Working with Red5 is like pulling teeth.
Trying to see if I can spawn an ffmpeg instance after uploading a live video capture.
First step was to see if I could edit/copy any existing application, us to get the recipe. the oflaDemo application is he usual kick off for such things, but it is in fact a very simplistic demo and not exactly what I had in mind. All it really does is list the media files in the streams folder, and report back to the Flash client.
A better example appeared to be Carl Sziebert’s server side stream-recording:
http://sziebert.net/posts/server-side-stream-recording-updated/
He gives us the Java code (and ActionScript, too). It seems to interact with Red5 a lower level than the base ActionScript NetConnection tools. This, I hope, will allow me to follow stream.saveAs(streamName, false);
with something like child = Runtime.getRuntime().exec(command);
.
But first, how to compile and install a new app?
I got the red5 sample code using
svn checkout http://red5.googlecode.com/svn/java/example/trunk/
.
I duplicated the oflaDemo folder inside folder trunk, and renamed it Recorder
I replaced the Application.java and StreamManager.java files in /src/org/red5/demos/oflaDemo with the sziebert code. renamed enclsing folder /src/org/red5/demos/Recorder
set working directory to trunk/Recorder, setenv RED5_HOME to correct path, and invoked ant to compile. Looked in dist folder for Recorder.war, renamed it as Recorder.zip, unzipped, and moved result to Red5/webapps
in webapps.Recorder.WEB-INF, edited red5-web.properties, red5-web.xml, and web.xml to replace references to org/red5/demos/oflaDemo with net/sziebert/tutorials
restarted red5, tried my old Flash client (modified to connect to server address xxx.yyy.zzz.qqq/Recoder ), worked as it did before.
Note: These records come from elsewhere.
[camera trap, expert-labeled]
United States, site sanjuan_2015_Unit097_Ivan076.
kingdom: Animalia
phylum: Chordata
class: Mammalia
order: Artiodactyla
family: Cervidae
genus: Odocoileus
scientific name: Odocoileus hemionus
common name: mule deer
After looking again at my ActionScript Flash client, I see that I already have:
function doCloseRecord() {
// after we have hit "Stop" recording and after the buffered video data has been
// sent to the Flash Media Server close the publishing stream
nsPublish.close();
nsPublish.publish("null");
Wait.text="Done!";
}
So, turns out I know exactly when my stream has finished uploading, and it is safe to launch ffmpeg. I really didn’t need sziebert’s low-level stuff. I just needed to rewrite Application.java to include a method which I could name ‘launchexternal’ which execs a shell command. Then, my ActionScript code becomes
function Fault(f:Event ){
trace("There was a problem: " + f.toString());
}function Result(result:Object) {
trace("result from launchexternal "+ result);
};
var res = new Responder(Result,Fault);function doCloseRecord() {
// after we have hit "Stop" recording and after the buffered video data has been
// sent to the Flash Media Server close the publishing stream
nsPublish.close();
nsPublish.publish("null");
Wait.text="Done!";
nc.call("launchexternal",res);
}
Fault and Result are functions that return results from the Responder object, The responder object gets passed to the nc.call method, and the results of launchexternal are returned
At first blush, then, my new Application java starts to look like this
public string launchexternal() {
log.info("wrecorder launchexternal");
System.out.println("wrecorder launchexternal");
try {
String[] commands = new String[]{"ls", "-lt", ".."};
Process child = Runtime.getRuntime().exec(commands);
InputStream in = child.getInputStream();
int c;
while ((c = in.read()) != -1) {
System.out.println((char)c);
}
in.close();
} catch (IOException e) {
}
return true;
}
By gosh, it worked, and the results of the ls command were spewed across the console from which I launched red5
But was it an asynchronous background process? Further research into Runtime.getRuntime().exec suggested it was depreciated in favor of ProcessBuilder.